Quanti si allontanano da te saranno scritti nella polvere, perché hanno abbandonato il Signore, fonte di acqua viva” (Ger.17,13)

Ma la spiegazione più plausibile è probabilmente quella suggerita dall’uso del verbo greco “katagràpho” = “scrivo giù, butto giù qualcosa”, nonché dall’esegesi di uno dei maggiori commentatori di Giovanni, Raymond Brown: “la possibilità di gran lunga più semplice è che Gesù stia solo tracciando linee per terra, per mostrare il suo disinteresse e disgusto per lo zelo di quegli accusatori malfidenti”.

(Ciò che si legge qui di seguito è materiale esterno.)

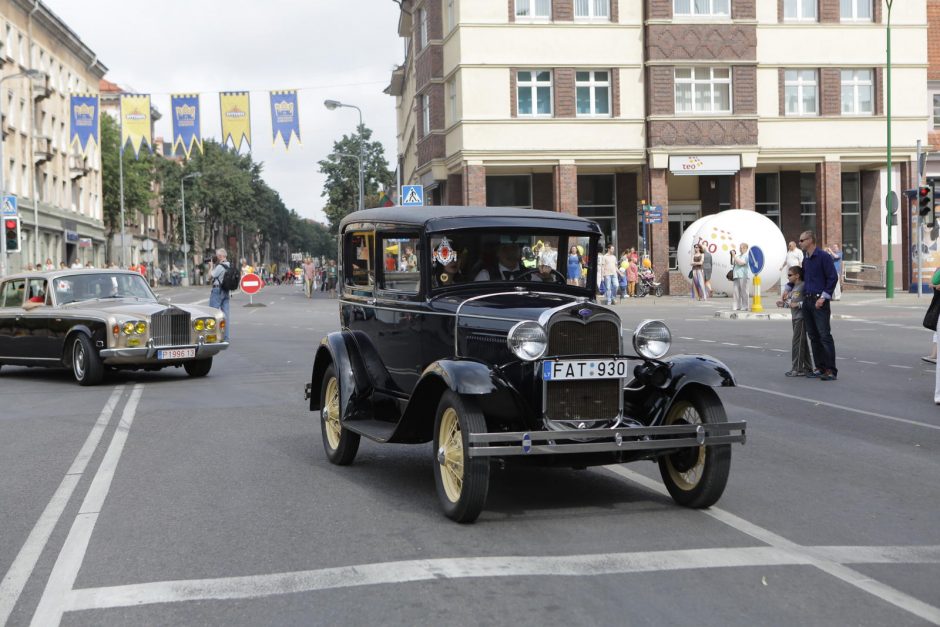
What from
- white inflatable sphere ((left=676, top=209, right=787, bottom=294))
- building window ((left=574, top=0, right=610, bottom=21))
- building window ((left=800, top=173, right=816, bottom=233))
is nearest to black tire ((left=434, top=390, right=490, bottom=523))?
white inflatable sphere ((left=676, top=209, right=787, bottom=294))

Alla reiterata insistenza degli avversari il rabbi di Galilea dà poi una risposta carica di saggezza salomonica: “Chi di voi è senza peccato, getti per primo la pietra contro di lei” (v.7 b). Cioè: solo chi ha la coscienza pulita può scagliare per primo una pietra; e il vergognoso allontanamento degli astanti è di per sé eloquente.

Così la legge di Mosè non è infranta e l’autorità giudaica non ha nulla da ridire. Nessuno è messo a morte, e l’autorità romana può starsene tranquilla. Eluso il tranello, affiora il vero valore dell’atteggiamento di Gesù, venuto a perdonare e a ridare fiducia: “Va’ e d’ora in poi non peccare più” (Giov.8,11)

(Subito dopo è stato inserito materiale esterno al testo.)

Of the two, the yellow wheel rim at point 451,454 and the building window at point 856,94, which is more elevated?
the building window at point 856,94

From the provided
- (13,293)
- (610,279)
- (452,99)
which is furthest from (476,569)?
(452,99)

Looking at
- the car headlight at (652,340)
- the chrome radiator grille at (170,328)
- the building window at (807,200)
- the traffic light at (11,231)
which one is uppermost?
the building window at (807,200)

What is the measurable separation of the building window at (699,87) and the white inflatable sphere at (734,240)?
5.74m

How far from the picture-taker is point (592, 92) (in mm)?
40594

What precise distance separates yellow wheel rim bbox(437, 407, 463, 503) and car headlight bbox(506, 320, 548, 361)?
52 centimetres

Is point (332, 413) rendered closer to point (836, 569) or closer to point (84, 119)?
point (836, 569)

E qui ritroviamo alcuni capisaldi della novità del messaggio di Gesù.

Anzitutto Egli opera una fondamentale distinzione, che sarebbe stata ripresa e divulgata da S.Agostino: quella tra peccato e peccatore, che invece per l’antica Legge erano un tutt’uno.

In secondo luogo supera un’errata distinzione che ai tempi andava per la maggiore: quella tra “giusti” e “peccatori” per antonomasia. Nel giudaismo dell’epoca questa distinzione segnava la stessa società ebraica; è noto che certe categorie di lavoratori (i famosi “pubblicani”, ad esempio) erano di per sé esclusi dalla misericordia divina.

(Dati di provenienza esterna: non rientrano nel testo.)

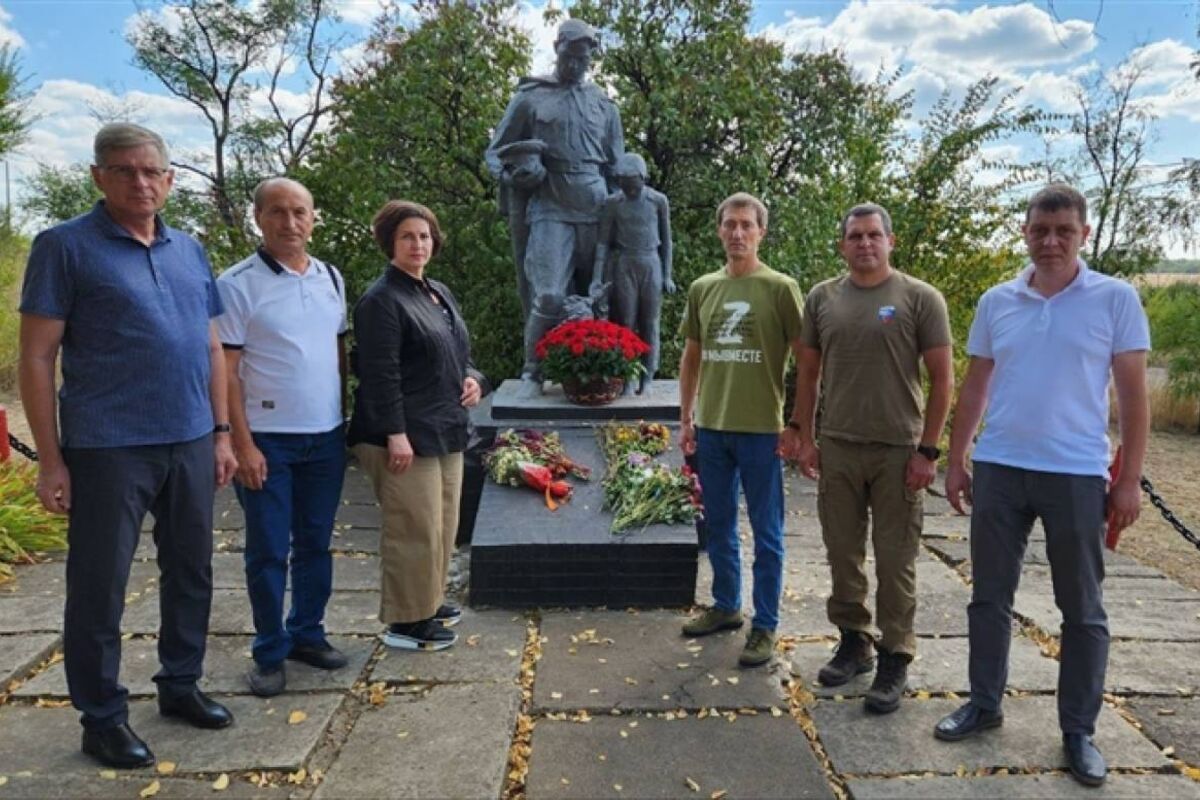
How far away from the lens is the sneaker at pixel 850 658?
334 centimetres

Gesù invece viene a dirci: purtroppo tutti gli uomini sono capaci di fare il male e di fatto lo compiono, sia pure a diversi livelli e con differenti gradi di gravità. Ma, proprio perché il peccato è generalizzato, Gesù è venuto per salvare tutti, proprio tutti, da questo nefasto influsso del Maligno.

Gesù è venuto a donare il perdono di Dio. Che cosa significa il “perdono di Dio”? non certo che il peccato venga cancellato bellamente, a buon mercato, lasciando intatta la natura “peccatrice” del soggetto. No, perché Gesù vuole chiaramente che ognuno prenda coscienza del “suo” peccato e del suo “essere peccatore”. Lo si vede molto bene dalla pagina che stiamo esaminando: “Quelli, udito ciò [chi di voi è senza peccato……], se ne andarono uno per uno, cominciando dai più anziani” (v.9)

A questo punto ecco “la buona notizia” (o “evangelo”): “va’ e d’ora in poi non peccare più”.

La grande novità portata dal Nazareno è questa: la possibilità di scrollarsi di dosso il marchio infamante del “peccatore” per antonomasia, una denominazione addirittura “sociale” dei tempi (quanto belli gli episodi evangelici della chiamata del pubblicano Matteo, quello della peccatrice in casa di Simone il fariseo, l’incontro con Zaccheo, etc. !) e poi, in ogni epoca successiva e oggi, la possibilità – infinite volte – di ricominciare da capo, di ricevere questo straordinario dono che è il “perdono” (= dono perfetto), perché sempre Dio si getta dietro le spalle tutti i nostri peccati, grandi o piccoli che siano (cfr. Is.38,17 e Sal.64/5,4).

Forse non ci rendiamo veramente conto di quale sia la grandezza e la potenza del perdono e può aiutarci a recuperarla la bella testimonianza di un coreano convertito dal buddhismo al cristianesimo: “Uno dei motivi più forti che mi hanno spinto a convertirmi al cristianesimo è certamente il fatto che nella Chiesa cattolica il sacerdote perdona i peccati in nome di Dio. Per me questa è stata una scoperta sconvolgente. Nel buddhismo non esiste perdono: si fanno cerimonie purificatorie, si danno offerte e si recitano preghiere, ma nessuno perdona i peccati. Il fedele buddhista che ha un animo sensibile rimane tutta la vita con il peso dei propri peccati, lo ricorda, si tormenta, non è mai sereno. Quando ho saputo che la Chiesa cattolica perdona i peccati in nome di Dio, ho capito che questa fede faceva per me”.